-------- DATA SECTION

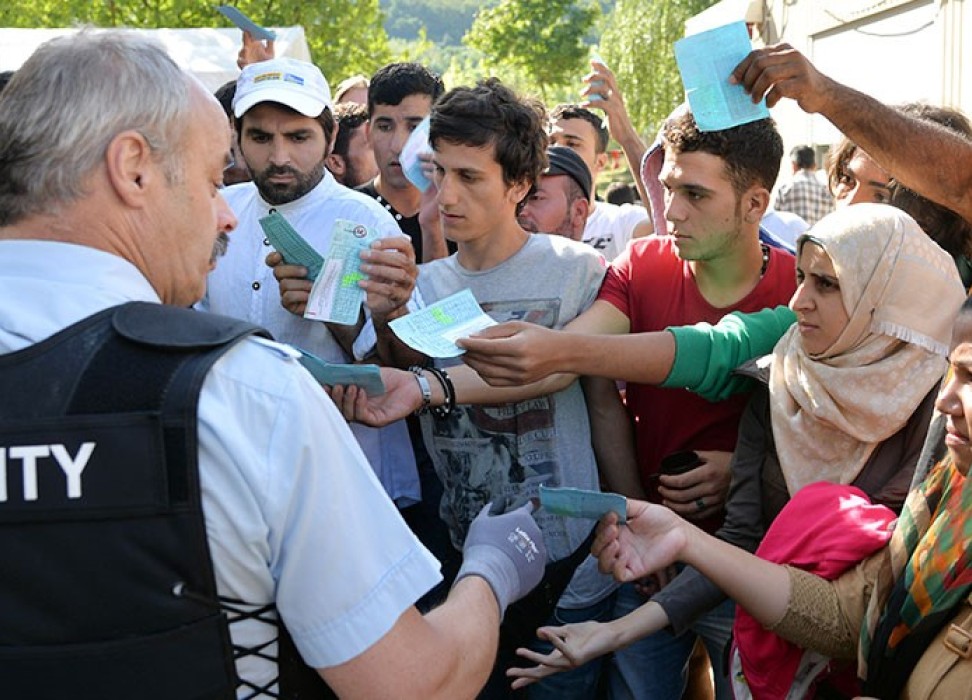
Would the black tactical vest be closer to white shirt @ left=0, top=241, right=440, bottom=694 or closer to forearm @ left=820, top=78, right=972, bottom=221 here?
white shirt @ left=0, top=241, right=440, bottom=694

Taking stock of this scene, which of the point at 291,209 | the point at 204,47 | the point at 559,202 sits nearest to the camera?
the point at 291,209

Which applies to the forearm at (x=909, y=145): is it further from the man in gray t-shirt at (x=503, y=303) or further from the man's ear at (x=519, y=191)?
the man's ear at (x=519, y=191)

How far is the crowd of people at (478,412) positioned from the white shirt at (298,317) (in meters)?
0.01

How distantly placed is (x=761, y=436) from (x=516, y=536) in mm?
934

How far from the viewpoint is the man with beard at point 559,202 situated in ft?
14.5

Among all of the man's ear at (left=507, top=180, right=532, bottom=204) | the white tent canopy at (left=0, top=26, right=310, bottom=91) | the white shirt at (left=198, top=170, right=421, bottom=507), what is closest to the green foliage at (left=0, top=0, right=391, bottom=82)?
the white tent canopy at (left=0, top=26, right=310, bottom=91)

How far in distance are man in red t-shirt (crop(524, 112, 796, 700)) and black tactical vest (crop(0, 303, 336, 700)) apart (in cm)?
176

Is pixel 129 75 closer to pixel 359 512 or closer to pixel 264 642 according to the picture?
pixel 359 512

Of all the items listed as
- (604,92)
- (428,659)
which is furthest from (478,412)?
(604,92)

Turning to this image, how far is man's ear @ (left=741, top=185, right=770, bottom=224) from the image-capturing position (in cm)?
314

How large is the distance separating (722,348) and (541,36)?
34.3 meters

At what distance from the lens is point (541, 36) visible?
1399 inches

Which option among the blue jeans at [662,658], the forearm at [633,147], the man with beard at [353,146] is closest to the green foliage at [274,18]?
the man with beard at [353,146]

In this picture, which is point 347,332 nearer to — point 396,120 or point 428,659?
point 428,659
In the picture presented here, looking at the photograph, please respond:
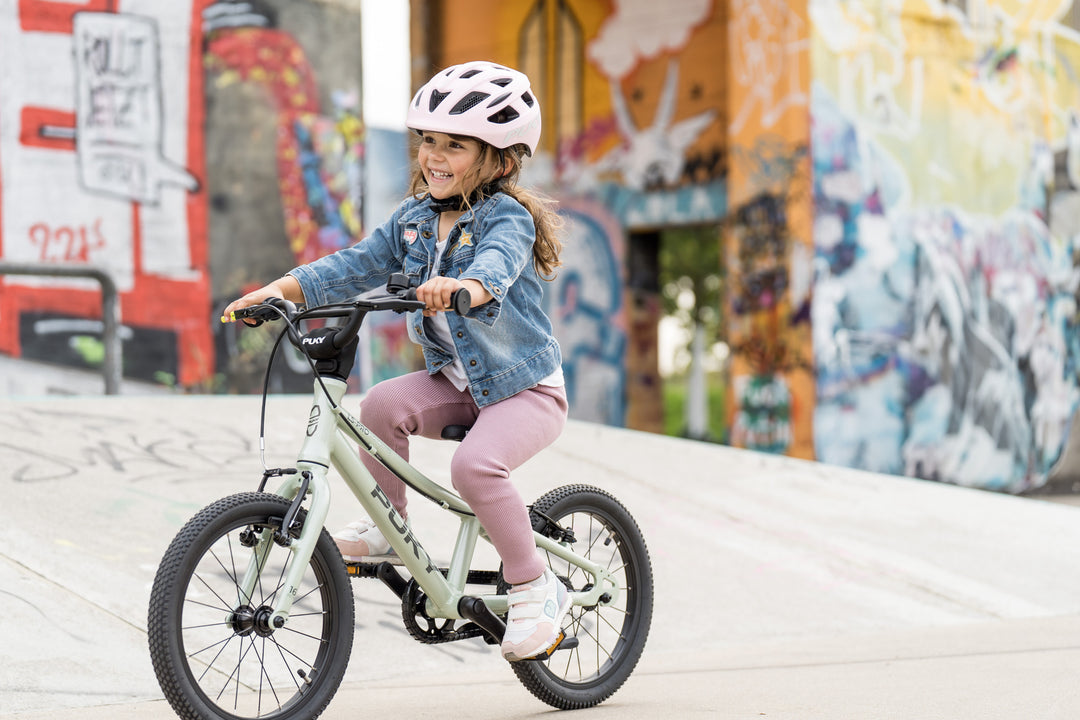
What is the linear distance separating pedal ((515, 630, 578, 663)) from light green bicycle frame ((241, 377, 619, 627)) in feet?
0.53

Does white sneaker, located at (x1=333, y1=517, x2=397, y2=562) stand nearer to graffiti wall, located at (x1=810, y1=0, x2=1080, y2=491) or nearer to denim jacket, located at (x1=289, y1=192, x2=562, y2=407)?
denim jacket, located at (x1=289, y1=192, x2=562, y2=407)

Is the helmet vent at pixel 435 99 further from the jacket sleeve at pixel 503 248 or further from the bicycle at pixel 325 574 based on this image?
the bicycle at pixel 325 574

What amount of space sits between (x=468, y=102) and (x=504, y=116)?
0.36ft

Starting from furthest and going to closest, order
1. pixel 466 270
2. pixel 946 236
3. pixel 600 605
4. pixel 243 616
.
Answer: pixel 946 236 < pixel 600 605 < pixel 466 270 < pixel 243 616

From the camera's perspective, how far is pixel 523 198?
11.2 feet

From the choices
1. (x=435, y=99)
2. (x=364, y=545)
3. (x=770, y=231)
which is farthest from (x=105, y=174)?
Answer: (x=364, y=545)

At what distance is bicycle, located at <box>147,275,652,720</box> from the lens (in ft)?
9.06

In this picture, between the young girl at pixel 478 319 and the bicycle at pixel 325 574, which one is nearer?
the bicycle at pixel 325 574

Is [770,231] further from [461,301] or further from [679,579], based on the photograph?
[461,301]

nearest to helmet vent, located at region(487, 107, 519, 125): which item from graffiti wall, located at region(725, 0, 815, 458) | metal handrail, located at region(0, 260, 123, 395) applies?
metal handrail, located at region(0, 260, 123, 395)

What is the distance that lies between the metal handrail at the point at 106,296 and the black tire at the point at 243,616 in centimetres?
470

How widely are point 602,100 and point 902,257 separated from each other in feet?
15.9

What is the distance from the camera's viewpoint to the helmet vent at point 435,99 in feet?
10.8

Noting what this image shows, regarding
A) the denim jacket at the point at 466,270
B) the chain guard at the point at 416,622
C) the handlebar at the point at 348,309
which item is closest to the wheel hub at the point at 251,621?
the chain guard at the point at 416,622
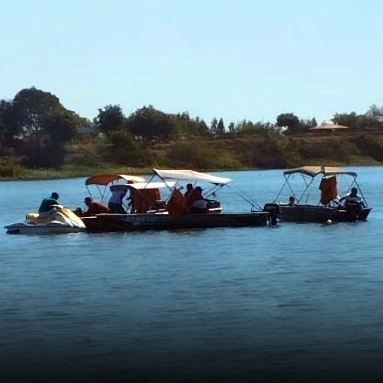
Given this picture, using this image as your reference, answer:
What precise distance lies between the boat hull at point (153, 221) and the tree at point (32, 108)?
93375 mm

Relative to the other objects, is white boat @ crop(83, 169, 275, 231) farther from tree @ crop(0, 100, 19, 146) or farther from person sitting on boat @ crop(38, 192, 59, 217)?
tree @ crop(0, 100, 19, 146)

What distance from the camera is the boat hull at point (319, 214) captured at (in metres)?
43.1

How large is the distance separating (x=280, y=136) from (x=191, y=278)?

----------------

**WHAT IS BEING ASKED**
Render as a Markdown table with columns "No." and "Line" every line from the one containing "How widely are" through the last line of the rows, numbering each line. Leave out blank lines and pictures.

**RESULT FOR THIS EXERCISE**
| No. | Line |
|---|---|
| 1 | How widely are point 602,100 and point 902,257 separated from each other in feet? |
| 2 | 15.9 |
| 3 | What is the distance from the camera's viewpoint to the helmet vent at point 435,99 in feet? |
| 4 | 10.8 |
| 5 | Noting what this image shows, regarding |
| 6 | A) the denim jacket at the point at 466,270 |
| 7 | B) the chain guard at the point at 416,622 |
| 8 | C) the handlebar at the point at 348,309 |
| 9 | which item is closest to the wheel hub at the point at 251,621? |
| 10 | the chain guard at the point at 416,622 |
| 11 | Given this picture, using this image as your reference, answer: |
| 12 | What precise distance lies between the boat hull at point (153, 221) and the tree at point (32, 108)? |
| 13 | 93375 mm |
| 14 | Relative to the other objects, is white boat @ crop(83, 169, 275, 231) farther from tree @ crop(0, 100, 19, 146) or farther from person sitting on boat @ crop(38, 192, 59, 217)? |
| 15 | tree @ crop(0, 100, 19, 146) |
| 16 | What distance from the camera is the boat hull at point (319, 214) captured at (in metres)? |
| 17 | 43.1 |
| 18 | How large is the distance separating (x=280, y=136) from (x=191, y=278)? |